Convert the records starting at the line containing "Lobster Bottle Opener" and ending at the line containing "Toyota vios 1.3e manual for sale" into a JSON list of strings, one string per line, with blank lines omitted.

→ **Record excerpts**
------------
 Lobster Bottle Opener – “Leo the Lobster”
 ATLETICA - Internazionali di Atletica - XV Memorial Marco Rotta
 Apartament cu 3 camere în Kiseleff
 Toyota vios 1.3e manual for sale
------------
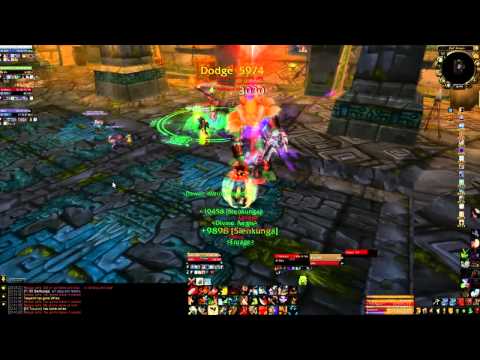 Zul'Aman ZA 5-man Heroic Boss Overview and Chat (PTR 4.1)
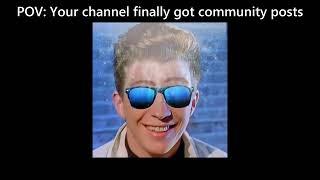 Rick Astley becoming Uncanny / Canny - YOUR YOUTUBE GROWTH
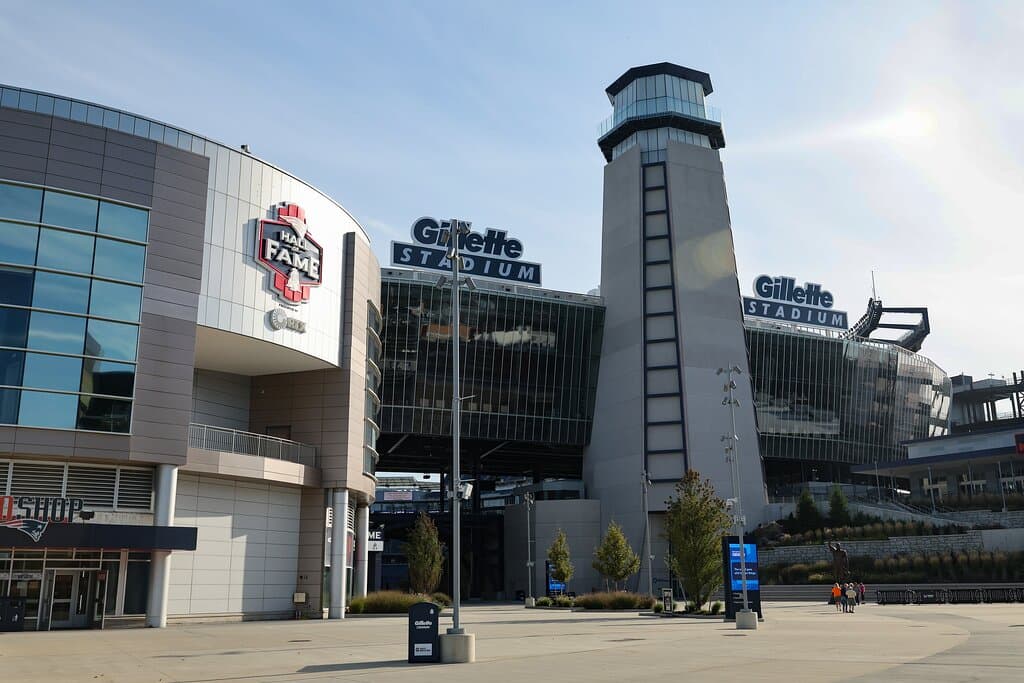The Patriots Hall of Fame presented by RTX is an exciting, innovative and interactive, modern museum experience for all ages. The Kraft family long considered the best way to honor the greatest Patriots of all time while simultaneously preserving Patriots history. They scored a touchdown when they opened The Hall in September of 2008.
------------
→ **Solution**
[
  " Lobster Bottle Opener – “Leo the Lobster”",
  " ATLETICA - Internazionali di Atletica - XV Memorial Marco Rotta",
  " Apartament cu 3 camere în Kiseleff",
  " Toyota vios 1.3e manual for sale"
]